If our piece is airing after Weekend Update at 12:35 a.m., I’ll be working on it during the live show. So the show is on live and I’m still working. I’m editing, making changes, we’re sending down to the mix, we’re still editing sound effects. It goes into the show minutes, or sometimes seconds before it goes live.

The 40th anniversary special was insane. It was just so strange to be in a room with every famous person from SNL history you can think of. Like, there’s Dan Aykroyd, there’s Bill Murray, there’s Adam Sandler, and each person is more famous than the person sitting next to them. Meanwhile, Taylor Swift and Paul McCartney are up on stage playing a duet, and then Miley Cyrus gets up. And then I met MC Hammer, which blew my mind. As a kid “Can’t Touch This” was my absolute favorite song. He was sweet as can be. He kissed my hand.

Being a good editor is hard to explain. But I think rhythm and pacing are the most important things—having an innate sense of when to pause and when to speed things up. Another important thing is deciding when to deliver pertinent information. I think something that’s well edited will feel, to the viewers, that it’s how it was always supposed to be. Which is almost never true. We change things drastically from how they are scripted.

Pretaped comedy involves a lot of improvisation. You have the script, and then you riff on that. Portlandia is almost completely improvised, and Fred [Armisen] and Carrie [Brownstein] are some of the best improvisers I’ve ever edited. It’s incredibly difficult to edit, because they’ll improvise for an hour on something that’s going to end up being a two-minute piece. The possibilities are almost infinite.

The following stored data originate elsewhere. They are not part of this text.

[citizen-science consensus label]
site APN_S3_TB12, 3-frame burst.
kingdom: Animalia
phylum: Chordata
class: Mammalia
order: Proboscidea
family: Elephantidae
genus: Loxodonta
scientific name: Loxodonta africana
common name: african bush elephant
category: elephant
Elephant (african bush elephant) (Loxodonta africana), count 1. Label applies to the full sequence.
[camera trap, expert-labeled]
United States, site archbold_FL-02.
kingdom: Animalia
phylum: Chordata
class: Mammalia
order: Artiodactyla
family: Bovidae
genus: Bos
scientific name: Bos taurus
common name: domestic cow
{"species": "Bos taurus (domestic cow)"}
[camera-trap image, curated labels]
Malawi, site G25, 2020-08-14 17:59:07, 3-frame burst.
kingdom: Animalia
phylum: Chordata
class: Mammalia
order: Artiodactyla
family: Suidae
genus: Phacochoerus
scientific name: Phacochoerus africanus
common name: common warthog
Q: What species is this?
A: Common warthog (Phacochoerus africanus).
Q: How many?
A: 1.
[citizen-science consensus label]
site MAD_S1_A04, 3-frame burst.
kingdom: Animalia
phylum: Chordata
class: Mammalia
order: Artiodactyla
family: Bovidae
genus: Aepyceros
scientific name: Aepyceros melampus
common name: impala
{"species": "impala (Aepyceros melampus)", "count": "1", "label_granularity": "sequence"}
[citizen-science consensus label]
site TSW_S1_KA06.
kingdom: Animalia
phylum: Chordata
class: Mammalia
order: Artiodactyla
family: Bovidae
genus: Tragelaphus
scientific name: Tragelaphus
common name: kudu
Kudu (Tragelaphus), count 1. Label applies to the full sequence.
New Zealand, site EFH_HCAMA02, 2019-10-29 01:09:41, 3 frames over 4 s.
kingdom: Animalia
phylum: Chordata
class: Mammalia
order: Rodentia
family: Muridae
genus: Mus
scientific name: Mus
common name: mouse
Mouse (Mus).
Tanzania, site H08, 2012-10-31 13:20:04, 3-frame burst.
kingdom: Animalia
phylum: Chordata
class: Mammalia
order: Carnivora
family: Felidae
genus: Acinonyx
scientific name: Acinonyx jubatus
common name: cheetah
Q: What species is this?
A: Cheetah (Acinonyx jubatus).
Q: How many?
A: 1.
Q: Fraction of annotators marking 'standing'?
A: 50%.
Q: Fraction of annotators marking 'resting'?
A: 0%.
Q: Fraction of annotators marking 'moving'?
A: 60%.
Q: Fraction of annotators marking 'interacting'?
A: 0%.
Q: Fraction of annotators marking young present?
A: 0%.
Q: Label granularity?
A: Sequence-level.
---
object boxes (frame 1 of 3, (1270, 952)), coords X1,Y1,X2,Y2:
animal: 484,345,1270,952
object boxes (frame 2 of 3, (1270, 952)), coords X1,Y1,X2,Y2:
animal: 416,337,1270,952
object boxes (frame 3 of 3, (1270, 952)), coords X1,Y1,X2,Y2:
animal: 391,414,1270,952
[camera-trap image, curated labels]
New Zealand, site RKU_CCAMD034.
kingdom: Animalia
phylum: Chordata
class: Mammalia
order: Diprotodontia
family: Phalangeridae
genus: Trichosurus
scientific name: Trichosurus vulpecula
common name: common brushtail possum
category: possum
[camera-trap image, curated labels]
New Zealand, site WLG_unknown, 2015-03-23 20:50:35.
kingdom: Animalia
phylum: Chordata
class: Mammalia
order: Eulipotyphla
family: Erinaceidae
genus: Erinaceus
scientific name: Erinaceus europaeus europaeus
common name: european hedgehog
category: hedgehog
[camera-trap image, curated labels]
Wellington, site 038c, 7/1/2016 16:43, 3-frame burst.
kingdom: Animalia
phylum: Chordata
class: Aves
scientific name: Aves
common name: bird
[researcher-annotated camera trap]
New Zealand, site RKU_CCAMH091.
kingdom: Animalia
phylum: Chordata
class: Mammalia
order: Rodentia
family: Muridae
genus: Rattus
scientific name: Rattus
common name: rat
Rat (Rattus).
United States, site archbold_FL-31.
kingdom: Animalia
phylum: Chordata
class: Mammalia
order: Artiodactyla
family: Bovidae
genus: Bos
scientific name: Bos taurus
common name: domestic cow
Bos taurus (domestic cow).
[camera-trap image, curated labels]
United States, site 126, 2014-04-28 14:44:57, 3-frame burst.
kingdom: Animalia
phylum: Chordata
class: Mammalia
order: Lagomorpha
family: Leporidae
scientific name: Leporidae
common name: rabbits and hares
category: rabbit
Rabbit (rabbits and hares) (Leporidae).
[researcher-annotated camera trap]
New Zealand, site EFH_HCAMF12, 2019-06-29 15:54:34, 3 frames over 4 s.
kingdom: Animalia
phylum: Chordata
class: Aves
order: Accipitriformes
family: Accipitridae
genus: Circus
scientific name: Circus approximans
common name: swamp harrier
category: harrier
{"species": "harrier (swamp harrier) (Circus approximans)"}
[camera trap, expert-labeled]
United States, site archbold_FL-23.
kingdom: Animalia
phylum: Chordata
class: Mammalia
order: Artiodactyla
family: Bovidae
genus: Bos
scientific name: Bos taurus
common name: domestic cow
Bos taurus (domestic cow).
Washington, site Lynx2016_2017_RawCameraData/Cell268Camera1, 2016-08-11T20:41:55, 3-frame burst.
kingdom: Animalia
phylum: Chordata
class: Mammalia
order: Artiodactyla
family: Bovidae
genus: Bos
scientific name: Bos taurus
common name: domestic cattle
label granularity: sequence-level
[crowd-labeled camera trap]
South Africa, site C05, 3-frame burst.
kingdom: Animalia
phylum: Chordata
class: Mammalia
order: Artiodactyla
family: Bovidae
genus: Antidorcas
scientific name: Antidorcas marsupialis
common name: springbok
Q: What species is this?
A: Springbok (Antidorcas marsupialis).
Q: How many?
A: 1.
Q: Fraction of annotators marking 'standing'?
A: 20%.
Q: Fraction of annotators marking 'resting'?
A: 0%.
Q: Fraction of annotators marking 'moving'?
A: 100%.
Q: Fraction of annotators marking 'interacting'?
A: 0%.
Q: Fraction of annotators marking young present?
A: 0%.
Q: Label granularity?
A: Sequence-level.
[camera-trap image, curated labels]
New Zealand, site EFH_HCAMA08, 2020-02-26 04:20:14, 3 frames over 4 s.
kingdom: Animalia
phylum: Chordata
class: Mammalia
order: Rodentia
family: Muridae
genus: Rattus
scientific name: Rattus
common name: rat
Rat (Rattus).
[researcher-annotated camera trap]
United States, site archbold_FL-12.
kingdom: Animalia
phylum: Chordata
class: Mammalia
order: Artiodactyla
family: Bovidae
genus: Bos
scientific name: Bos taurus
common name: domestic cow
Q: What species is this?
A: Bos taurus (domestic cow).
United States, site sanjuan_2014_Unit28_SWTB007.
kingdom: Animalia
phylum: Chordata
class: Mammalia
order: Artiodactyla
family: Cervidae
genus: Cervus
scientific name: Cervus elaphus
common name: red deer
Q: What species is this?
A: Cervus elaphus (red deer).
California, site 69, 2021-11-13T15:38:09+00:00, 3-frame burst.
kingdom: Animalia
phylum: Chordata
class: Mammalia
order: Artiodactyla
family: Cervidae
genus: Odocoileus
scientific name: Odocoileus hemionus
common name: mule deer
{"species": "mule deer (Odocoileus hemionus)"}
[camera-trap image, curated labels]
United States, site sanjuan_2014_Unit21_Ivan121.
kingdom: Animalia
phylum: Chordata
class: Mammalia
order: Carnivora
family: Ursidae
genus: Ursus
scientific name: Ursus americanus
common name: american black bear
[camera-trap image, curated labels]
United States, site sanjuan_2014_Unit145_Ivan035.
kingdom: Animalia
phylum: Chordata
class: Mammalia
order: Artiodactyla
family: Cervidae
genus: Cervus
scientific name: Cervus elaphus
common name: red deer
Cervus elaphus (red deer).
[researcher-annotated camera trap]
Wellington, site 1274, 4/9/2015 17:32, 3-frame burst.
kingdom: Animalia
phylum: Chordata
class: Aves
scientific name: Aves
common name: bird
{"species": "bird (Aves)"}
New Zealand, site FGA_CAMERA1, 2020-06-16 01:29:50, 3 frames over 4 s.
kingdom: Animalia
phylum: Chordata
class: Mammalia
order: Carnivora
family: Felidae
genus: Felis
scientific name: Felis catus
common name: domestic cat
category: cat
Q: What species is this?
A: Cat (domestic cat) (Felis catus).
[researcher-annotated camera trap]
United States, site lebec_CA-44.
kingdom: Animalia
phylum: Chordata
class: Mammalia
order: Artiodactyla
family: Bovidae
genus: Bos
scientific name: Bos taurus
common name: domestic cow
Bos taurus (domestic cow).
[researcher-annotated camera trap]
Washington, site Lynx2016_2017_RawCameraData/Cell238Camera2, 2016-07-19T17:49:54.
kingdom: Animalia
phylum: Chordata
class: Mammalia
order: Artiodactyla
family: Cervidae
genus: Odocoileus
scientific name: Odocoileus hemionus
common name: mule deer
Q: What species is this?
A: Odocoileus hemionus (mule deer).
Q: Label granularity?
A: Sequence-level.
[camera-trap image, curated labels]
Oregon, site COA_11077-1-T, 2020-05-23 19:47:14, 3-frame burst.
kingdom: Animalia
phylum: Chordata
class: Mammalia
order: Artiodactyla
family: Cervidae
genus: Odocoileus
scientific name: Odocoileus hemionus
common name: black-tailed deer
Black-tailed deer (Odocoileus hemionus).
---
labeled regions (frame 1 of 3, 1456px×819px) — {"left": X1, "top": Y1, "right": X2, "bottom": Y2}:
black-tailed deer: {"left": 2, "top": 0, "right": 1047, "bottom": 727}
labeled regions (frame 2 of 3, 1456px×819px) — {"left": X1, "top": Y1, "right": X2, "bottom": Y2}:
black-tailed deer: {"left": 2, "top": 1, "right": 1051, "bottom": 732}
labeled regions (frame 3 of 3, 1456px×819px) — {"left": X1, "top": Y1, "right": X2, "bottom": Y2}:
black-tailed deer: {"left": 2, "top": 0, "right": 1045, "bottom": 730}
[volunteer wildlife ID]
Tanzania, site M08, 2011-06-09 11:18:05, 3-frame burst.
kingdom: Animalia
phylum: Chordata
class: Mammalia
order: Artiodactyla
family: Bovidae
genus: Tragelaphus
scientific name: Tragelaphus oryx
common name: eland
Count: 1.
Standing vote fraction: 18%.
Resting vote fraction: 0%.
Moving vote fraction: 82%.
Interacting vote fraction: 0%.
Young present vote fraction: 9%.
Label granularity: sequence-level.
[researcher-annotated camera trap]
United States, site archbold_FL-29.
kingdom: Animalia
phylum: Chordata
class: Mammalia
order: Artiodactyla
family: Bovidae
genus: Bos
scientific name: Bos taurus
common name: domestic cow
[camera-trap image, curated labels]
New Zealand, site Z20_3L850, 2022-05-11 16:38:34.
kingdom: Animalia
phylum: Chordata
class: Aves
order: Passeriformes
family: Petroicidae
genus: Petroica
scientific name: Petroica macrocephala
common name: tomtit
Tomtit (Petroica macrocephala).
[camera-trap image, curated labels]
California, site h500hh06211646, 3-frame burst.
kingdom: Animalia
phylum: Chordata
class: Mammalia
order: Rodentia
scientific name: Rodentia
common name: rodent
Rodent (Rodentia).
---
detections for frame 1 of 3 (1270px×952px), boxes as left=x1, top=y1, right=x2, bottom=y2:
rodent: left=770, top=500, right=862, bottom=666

The editor is going to completely shape that piece.

Editor Kelly Lyon’s 5 Favorite SNL Clips (Plus a Bonus Portlandia Sketch)

1. SNL, "A Thanksgiving Miracle" 

"This was an extremely difficult shoot because it involved so many cast members, all with multiple hair and make up changes in two different locations (the dining room and the park). There wasn't time to bring Matthew McConaughey to the park location, so the director, Oz Rodriguez, quickly filmed him under a tree outside of the house location. This footage made me laugh so hard that I literally fell under my desk."

2. SNL, "Do It On My Twin Bed" 

"We loved Aidy Bryant's 7th grade photo so much, that whenever we got in a tough spot in the edit, I would just put it up on screen for a second, and it would make the whole room smile and relax."

3. SNL, "Red Flag" 

"Red Flag was filmed at the National Museum of the Native American, which is a government building with very strict security. I was editing in the basement and, unbeknownst to me, the museum shut down and locked up precisely at 6 p.m. I was locked in the basement with all of the footage, and my cell phone had no service. Luckily I had a walkie-talkie and was able to contact the producer, Justus McLarty, who got a security guard to help me. The guard had to personally escort me out of the building, and the piece made it on air the next night."

4. SNL, "When Will The Bass Drop?" 

"The art production team actually created fake heads of some of the cast members, and blew them up in front of a green screen. Then our VFX wizards comped the fake heads into our scene to make it look like the cast members' heads were exploding." 

5. SNL, "The Jay Z Story" 

"It was too expensive to get the rights to Jay Z's real music for this piece, so Mike O'Brien wrote and recorded vocals for his lame rap just hours before the show aired live."

6. Portlandia, "Timid Driver" 

"Fred Armisen told me this sketch was inspired by the way his mother drives. I really wanted to edit it because my husband also drives in this notoriously Portland fashion. We constantly quote bits of this sketch to each other whenever he drives me around town."